# [Stated exercise A]
Set down, word for word, everything in the listing below from the line containing "How great a distance separates" down to the line containing "43.4 meters", with both of those lines included.

# [Page text]
-- START --
The only restrictive passage on divorce in the Old Law is found in Deuteronomy 22:19, 29 which forbids divorce to the man who had shamed his wife by raping her or claiming she was not a virgin. In regards to Deuteronomy 22:19, 29, Instone-Brewer states:

“This is not so much a condemnation of divorce as it is a way of punishing the man for his crime while also providing financial security for the woman who might otherwise find it difficult to marry” (Divorce & Remarriage in the Bible, Instone-Brewer, p. 23).


Under the Old Jewish law, only the man had a right to divorce (Rom. 7:1-4). The woman could not divorce the man. Deuteronomy 24:1-4 teaches that when a woman was divorced, she was to be given a certificate of divorce. Only the woman would need this since the man could marry more than one woman in any case (Gen. 4:19; 16:1-3; 20:3, 17; 29:9-32; 30:1-9, 26; 36:2; Deut. 21:15-17; Judges 8:30-32; 1 Sam. 1:2-3; 2 Chron. 11:21; etc.). Furthermore, the woman could not go back to the husband who divorced her. This was put in place to protect the woman from being passed back and forth, as well as protecting her future rights and assets if the former husband were to claim she was still his wife.

The certificate proved that she had been divorced by her husband and that she could remarry. The divorce certificate intrinsically gave the right to remarry. Historically, the wording of the divorce certificate can be traced as far back as the 5th century BC. The wording reads:

“You are allowed to marry any man you wish” (ibid, p. 29).

In the first century world, remarriage after divorce was a fundamental right and it was often regarded as an obligation (ibid, 299). Biblically and historically speaking, a divorce granted permission for a subsequent marriage (Dictionary of Jesus and the Gospels: A Compendium of Contemporary Biblical Scholarship; Joel B. Green, Scot McKnight, I. Howard Marshall p. 193). The Jews understood that divorce authorized the right of remarriage (The Gospel of Matthew, R. T. France, p. 212).


By the first century, the main dispute in regards to marital teachings concerned an interpretation of Deuteronomy 24:1 and the meaning of uncleanness. The dominating two schools of thought came from two rabbis: One named Shammai and the other Hillel. The school of Shammai believed that uncleanness was reserved for a very serious matter such as fornication (and possible other matters that were deemed “serious”). Whereas, the school of Hillel believed that one could divorce for “any reason” (Mt. 19:3), even if the wife burned a meal (Babylonian Talmud, Talmud Bavli, tractate Gittin, 90).
-- END --
# [Data supplied]
-- START --
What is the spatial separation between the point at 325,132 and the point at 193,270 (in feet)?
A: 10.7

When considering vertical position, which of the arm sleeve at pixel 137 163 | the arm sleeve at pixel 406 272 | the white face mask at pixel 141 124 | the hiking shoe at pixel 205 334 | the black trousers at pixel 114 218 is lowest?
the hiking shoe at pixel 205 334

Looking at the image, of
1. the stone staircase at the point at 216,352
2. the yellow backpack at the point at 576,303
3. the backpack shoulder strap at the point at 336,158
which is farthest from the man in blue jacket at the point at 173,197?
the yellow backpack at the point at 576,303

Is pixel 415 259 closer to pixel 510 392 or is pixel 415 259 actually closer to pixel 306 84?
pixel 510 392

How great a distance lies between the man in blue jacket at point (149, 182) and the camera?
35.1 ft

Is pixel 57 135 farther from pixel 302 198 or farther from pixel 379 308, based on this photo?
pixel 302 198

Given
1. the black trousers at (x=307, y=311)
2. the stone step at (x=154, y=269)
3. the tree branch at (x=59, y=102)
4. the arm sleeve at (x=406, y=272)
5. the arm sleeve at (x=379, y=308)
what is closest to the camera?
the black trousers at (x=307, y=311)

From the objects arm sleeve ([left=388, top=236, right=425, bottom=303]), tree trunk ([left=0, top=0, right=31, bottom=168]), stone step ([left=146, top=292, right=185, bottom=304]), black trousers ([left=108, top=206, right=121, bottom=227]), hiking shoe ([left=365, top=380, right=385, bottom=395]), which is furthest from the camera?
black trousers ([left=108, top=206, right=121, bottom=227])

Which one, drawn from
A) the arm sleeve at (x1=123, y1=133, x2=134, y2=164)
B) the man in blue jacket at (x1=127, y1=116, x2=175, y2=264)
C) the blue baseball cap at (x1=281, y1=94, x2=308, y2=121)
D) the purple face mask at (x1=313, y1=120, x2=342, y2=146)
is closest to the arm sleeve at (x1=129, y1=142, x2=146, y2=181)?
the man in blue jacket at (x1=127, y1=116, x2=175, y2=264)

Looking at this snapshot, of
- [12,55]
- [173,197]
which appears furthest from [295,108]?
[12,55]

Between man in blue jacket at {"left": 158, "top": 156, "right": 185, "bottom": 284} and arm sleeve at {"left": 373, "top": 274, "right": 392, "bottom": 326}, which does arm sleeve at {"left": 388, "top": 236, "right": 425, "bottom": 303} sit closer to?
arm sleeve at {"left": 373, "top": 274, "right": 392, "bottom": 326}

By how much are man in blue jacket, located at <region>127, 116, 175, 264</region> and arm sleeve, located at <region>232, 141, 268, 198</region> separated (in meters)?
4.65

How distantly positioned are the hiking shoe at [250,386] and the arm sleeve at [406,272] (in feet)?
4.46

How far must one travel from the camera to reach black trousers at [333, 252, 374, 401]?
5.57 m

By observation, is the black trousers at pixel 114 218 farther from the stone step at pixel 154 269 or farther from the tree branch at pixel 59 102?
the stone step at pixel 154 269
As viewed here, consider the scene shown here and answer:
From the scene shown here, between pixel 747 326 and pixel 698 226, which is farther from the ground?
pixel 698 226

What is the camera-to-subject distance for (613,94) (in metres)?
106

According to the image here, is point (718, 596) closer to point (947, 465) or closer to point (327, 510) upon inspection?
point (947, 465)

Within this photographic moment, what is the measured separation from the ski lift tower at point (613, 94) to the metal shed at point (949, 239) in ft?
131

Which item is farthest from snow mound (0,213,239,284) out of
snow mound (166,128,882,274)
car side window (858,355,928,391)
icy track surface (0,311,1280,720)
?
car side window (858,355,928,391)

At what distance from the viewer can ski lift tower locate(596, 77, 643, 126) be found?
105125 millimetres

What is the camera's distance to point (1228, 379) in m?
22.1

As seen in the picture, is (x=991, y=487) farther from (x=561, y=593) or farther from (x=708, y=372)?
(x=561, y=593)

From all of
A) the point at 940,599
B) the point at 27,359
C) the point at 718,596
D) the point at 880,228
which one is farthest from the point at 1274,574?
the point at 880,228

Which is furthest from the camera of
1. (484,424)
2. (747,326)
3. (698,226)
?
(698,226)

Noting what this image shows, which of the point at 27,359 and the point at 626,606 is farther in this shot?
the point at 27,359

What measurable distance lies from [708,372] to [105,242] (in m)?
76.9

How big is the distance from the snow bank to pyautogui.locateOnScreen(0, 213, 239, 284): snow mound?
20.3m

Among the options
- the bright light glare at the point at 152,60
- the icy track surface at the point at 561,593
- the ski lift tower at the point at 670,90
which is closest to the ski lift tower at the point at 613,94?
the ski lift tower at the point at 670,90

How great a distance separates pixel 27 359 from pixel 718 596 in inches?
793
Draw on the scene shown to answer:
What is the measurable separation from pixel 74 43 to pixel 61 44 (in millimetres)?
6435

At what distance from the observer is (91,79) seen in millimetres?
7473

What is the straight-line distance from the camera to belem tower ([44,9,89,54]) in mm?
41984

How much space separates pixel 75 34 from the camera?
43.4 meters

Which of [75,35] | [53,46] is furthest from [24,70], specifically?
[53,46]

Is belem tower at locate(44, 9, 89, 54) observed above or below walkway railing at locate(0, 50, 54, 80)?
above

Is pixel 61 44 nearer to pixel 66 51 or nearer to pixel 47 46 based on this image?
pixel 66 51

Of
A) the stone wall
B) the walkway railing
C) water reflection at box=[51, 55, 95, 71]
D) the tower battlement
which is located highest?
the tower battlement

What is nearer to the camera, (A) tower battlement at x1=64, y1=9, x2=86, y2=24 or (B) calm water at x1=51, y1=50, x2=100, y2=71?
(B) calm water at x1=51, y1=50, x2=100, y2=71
-- END --
# [Stated exercise B]
From the passage on divorce above, extract word for word everything from "In the first" down to "France, p. 212).".

# [Worked answer A]
How great a distance separates pixel 27 359 from pixel 718 596 in inches?
793
Draw on the scene shown to answer:
What is the measurable separation from pixel 74 43 to pixel 61 44 (in millimetres)?
6435

At what distance from the observer is (91,79) seen in millimetres?
7473

What is the straight-line distance from the camera to belem tower ([44,9,89,54]) in mm?
41984

How much space separates pixel 75 34 from the camera?
43.4 meters

# [Worked answer B]
In the first century world, remarriage after divorce was a fundamental right and it was often regarded as an obligation (ibid, 299). Biblically and historically speaking, a divorce granted permission for a subsequent marriage (Dictionary of Jesus and the Gospels: A Compendium of Contemporary Biblical Scholarship; Joel B. Green, Scot McKnight, I. Howard Marshall p. 193). The Jews understood that divorce authorized the right of remarriage (The Gospel of Matthew, R. T. France, p. 212).